— INSTRUCTION —
Which lines of the material below contain the word "right"? Show each of them in full.

>>

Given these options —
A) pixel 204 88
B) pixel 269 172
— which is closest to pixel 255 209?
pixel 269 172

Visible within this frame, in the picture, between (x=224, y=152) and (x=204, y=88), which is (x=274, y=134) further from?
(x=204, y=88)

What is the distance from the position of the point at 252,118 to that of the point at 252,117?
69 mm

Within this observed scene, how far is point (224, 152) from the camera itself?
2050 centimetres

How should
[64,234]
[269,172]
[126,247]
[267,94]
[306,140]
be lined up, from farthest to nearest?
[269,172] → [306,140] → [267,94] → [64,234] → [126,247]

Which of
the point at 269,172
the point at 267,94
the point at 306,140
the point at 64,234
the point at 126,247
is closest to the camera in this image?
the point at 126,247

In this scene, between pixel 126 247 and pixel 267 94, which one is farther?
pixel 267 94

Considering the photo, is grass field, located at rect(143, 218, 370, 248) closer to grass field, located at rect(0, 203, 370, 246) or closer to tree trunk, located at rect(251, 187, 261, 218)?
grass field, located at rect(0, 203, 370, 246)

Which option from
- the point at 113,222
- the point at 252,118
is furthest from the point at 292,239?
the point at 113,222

<<
>>

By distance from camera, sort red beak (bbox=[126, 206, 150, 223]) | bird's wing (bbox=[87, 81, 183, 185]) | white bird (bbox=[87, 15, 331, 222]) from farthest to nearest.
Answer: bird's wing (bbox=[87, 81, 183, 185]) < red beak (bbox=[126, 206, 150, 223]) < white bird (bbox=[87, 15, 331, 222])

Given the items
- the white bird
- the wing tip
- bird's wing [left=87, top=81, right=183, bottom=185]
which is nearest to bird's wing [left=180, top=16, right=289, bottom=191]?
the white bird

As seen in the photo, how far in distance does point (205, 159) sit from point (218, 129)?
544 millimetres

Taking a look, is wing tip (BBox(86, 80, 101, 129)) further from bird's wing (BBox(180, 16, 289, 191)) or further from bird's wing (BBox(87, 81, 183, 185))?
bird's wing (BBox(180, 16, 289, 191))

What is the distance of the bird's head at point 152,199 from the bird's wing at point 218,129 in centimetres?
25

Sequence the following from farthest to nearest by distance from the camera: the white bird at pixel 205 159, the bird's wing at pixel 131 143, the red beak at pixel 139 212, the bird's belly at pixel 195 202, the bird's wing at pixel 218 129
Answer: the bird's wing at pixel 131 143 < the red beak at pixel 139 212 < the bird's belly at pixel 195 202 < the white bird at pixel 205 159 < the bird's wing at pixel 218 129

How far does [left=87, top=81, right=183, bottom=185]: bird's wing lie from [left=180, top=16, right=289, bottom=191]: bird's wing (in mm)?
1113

<<

— FINISHED TASK —
- bird's wing [left=87, top=81, right=183, bottom=185]
which is nearest to bird's wing [left=180, top=16, right=289, bottom=191]?
How far does [left=87, top=81, right=183, bottom=185]: bird's wing lie from [left=180, top=16, right=289, bottom=191]: bird's wing (in mm)?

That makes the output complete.